Note: Upstream efibootmgr http://linux.dell.com/git/efibootmgr.git does not support efivarfs. However vathpela's efibootmgr supports efivarfs and is currently used in official efibootmgr pkg. sysfs-efivars is also completely disabled in official Arch kernel and it supports only efivarfs. This section is written with the assumtion that you are using only efivarfs and vathpela's efibootmgr.

Assuming the boot-loader file to be launched is /boot/efi/EFI/refind/refind_x64.efi, /boot/efi/EFI/refind/refind_x64.efi can be split up as /boot/efi and /EFI/refind/refind_x64.efi, wherein /boot/efi is the mountpoint of the EFI System Partition, which is assumed to be /dev/sdXY (here X and Y are just placeholders for the actual values - eg:- in /dev/sda1 , X==a Y==1).

To determine the actual device path for the EFI System Partition (assuming mountpoint /boot/efi for example) (should be in the form /dev/sdXY), try :

# findmnt /boot/efi
TARGET SOURCE  FSTYPE OPTIONS
/boot/efi  /dev/sdXY  vfat         rw,flush,tz=UTC

Verify that uefi variables support in kernel is working properly by running:

# efivar -l

If efivar lists the uefi variables without any error, then you can proceed. If not, check whether all the conditions in #Requirements_for_UEFI_Variables_support_to_work_properly are met.

Then create the boot entry using efibootmgr as follows :

# efibootmgr -c -d /dev/sdX -p Y -l /EFI/refind/refind_x64.efi -L "rEFInd"
Note: UEFI uses backward slash \ as path separator (similar to Windows paths), but the official efibootmgr pkg support passing unix-style paths with forward-slash / as path-separator for the -l option. Efibootmgr internally converts / to \ before encoding the loader path. The relevant git commit that incorporated this feature in efibootmgr is http://linux.dell.com/cgi-bin/cgit.cgi/efibootmgr.git/commit/?id=f38f4aaad1dfa677918e417c9faa6e3286411378 .

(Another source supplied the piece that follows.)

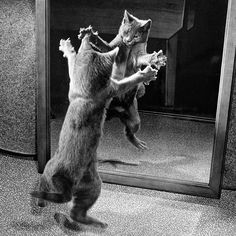 The year 1964: With claws bared, a kitten attacks its own mirrored reflection. Flashback 127 years into photographic history as we bring you images from the Natgeo archives—see more at natgeofound.tumblr.com @natgeocreative Photo by Walter Chandoha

In the above command /boot/efi/EFI/refind/refind_x64.efi translates to /boot/efi and /EFI/refind/refind_x64.efi which in turn translate to drive /dev/sdX -> partition Y -> file /EFI/refind/refind_x64.efi.

The 'label' is the name of the menu entry shown in the UEFI boot menu. This name is user's choice and does not affect the booting of the system. More info can be obtained from efibootmgr GIT README .

FAT32 filesystem is case-insensitive since it does not use UTF-8 encoding by default. In that case the firmware uses capital 'EFI' instead of small 'efi', therefore using \EFI\refind\refindx64.efi or \efi\refind\refind_x64.efi does not matter (this will change if the filesystem encoding is UTF-8).

UEFI Bootloaders

See UEFI Bootloaders for the main article.

EFI System Partition

Note: The ESP should be accessible by the UEFI firmware, which cannot read LVM and software RAID systems.
Note: Setting "boot" flag in parted in a MBR partition marks that partition as active, while the same "boot" flag in a GPT partition marks that partition as "EFI System Partition".

The EFI System Partition needs to be formatted with a FAT32 filesystem (non-FAT filesystems like ext2/3/4, reiserfs, NTFS, UDF etc. are not supported). Although ESPs with size >=100 MiB and formatted as FAT32 are allowed by Microsoft Windows and many Linux distros, Microsoft documentation specifies that the minimum partition/volume size for FAT32 is 512 MiB. Therefore an ESP should be at least 512 MiB size for maximum compatibility. If you are using Linux EFISTUB booting, then you need to make sure there is adequate space available for keeping the Kernel and Initramfs files in the ESP.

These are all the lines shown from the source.